I was twenty-three by now, working two part time jobs and still dreaming about a life surrounded by animals. My daily schedule had revolved around Blaine’s up to this point, and I wanted to know if it had all been in vain. If he had been cheating on me this whole time.
When I confronted him after work that evening, I could see the rage in his eyes. I hadn’t realized how much he hated being questioned. We had shared a quiet, vanilla relationship with scheduled sex once every four weeks if I was lucky. I hadn’t ever raised my voice to him before and the fights we had; always ended with him taking me out to dinner or buying me something expensive. The fact that I was challenging him for the first time, didn’t please him. Not one bit.
I continued to grill him. Questioning the late nights. The perfume. The weekend away and his slap came out of nowhere. He’d caught my jaw and it felt like a punch and I fell down to the carpeted floor from the force.
“Get up. Stop whining!” he’d barked at me, as I looked up at him from behind watery eyes. The metallic taste of blood was on my lips, as it dripped down my nose.
He had picked me up by my shoulders like a rag doll and pinned me to the wall.
“You don’t get to question me.

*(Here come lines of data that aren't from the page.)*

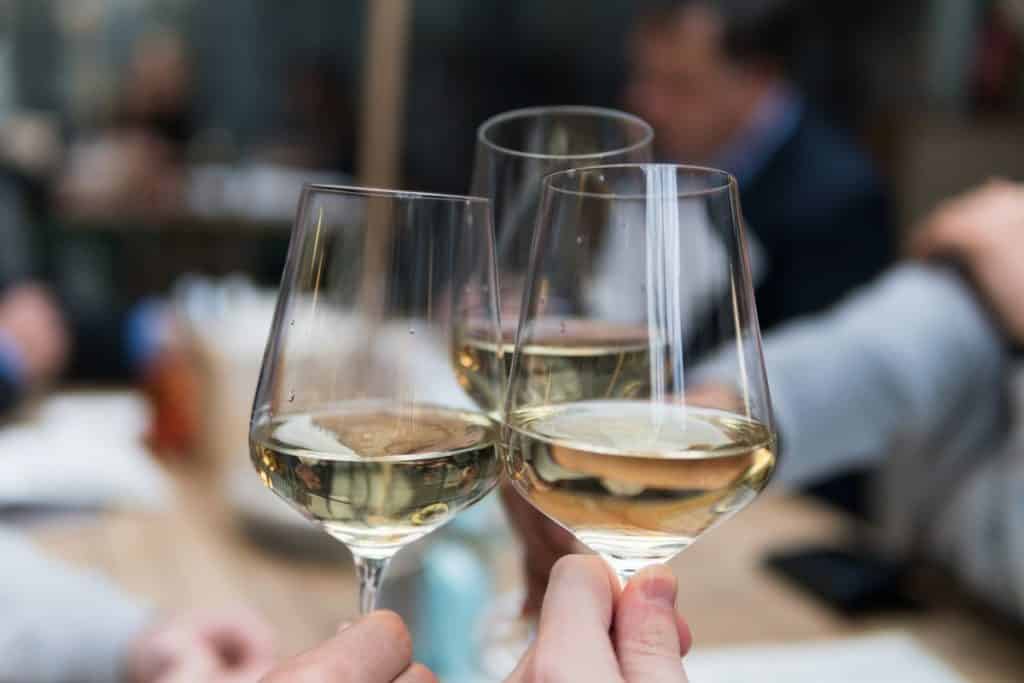 People clinking together glasses as a toast
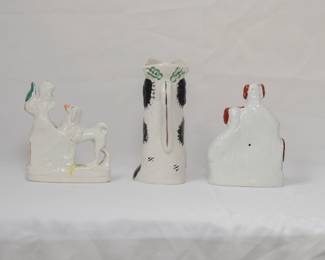 Another view of the antique Staffordshire flat back ceramic spill vase modeled as a dog next to his doghouse, looking up at a bird resting on a tree trunk; a 19th century Staffordshire King Charles spaniel jug, the dog sitting up in begging position and wearing a hat in the "Toby Jug" style; and a Staffordshire flatback figurine of two King Charles Spaniels, one perched on a barrel. The flat back figures were usually placed on fireplace mantels.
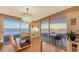 Dining room with sunset view over the ocean and access to balcony at 775 Longboat Club Rd # 708, Longboat Key, FL 34228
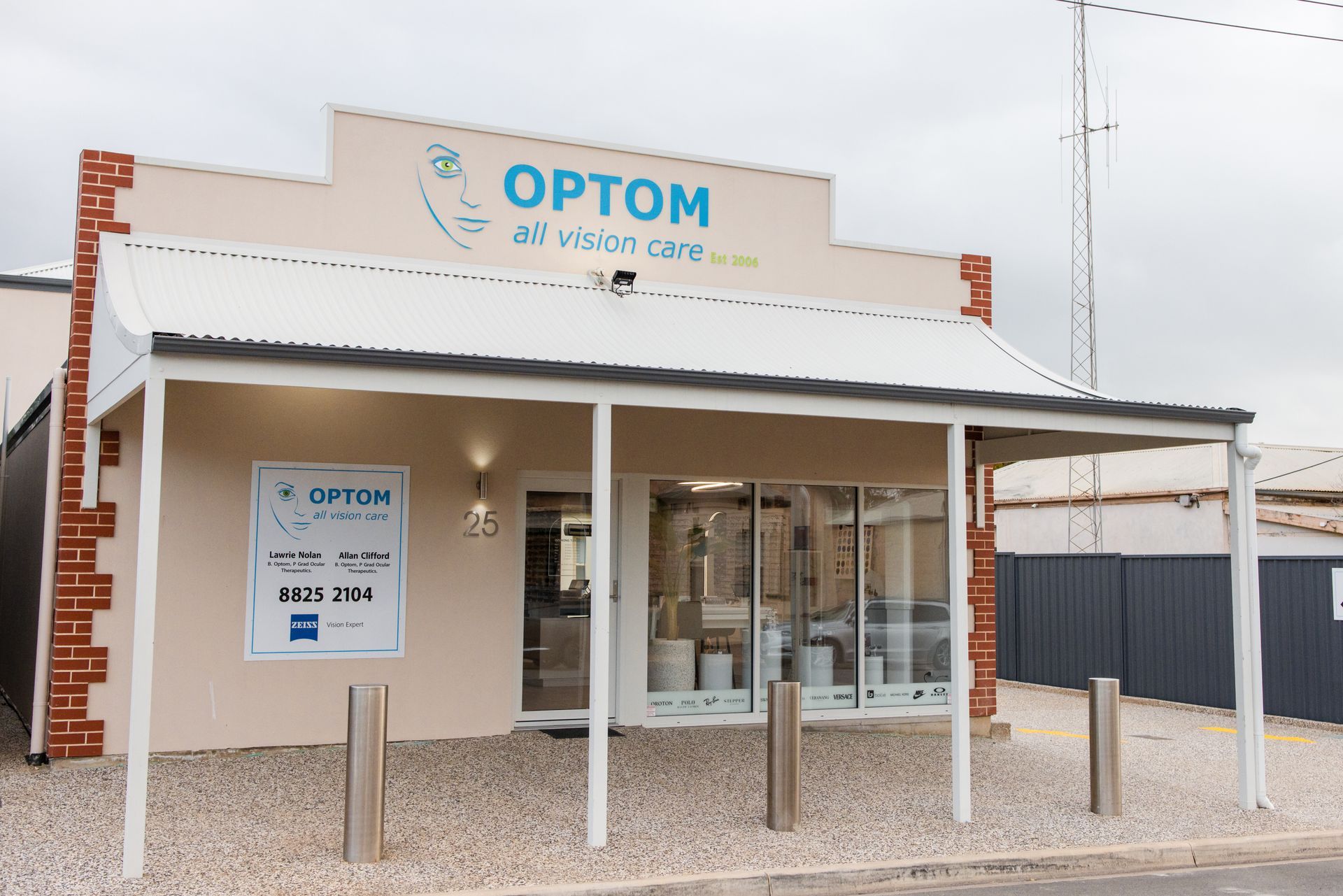 OPTOM eyecare storefront with beige facade, glass entrance, and parking bollards under a white awning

Not while you have food on your plate and clothes to fucking wear,” he had growled.
And early the next morning, while I packed my boxes in silence; I tried to pick out all the stuff he had given me over the years and carefully kept them aside. I’d somehow missed this scarf and it had found its way to the bottom of this pile of clothes.
That was five days ago. Charity was my closest friend and the only person I could turn to in my hour of need. My two part time jobs had to be dropped because I was afraid of Blaine finding me there.
Thankfully Charity lived in a different part of town, and he didn’t know much about her but I was always afraid these days, always looking over my shoulder. I had seen a side of Blaine I had never anticipated and it had scared me.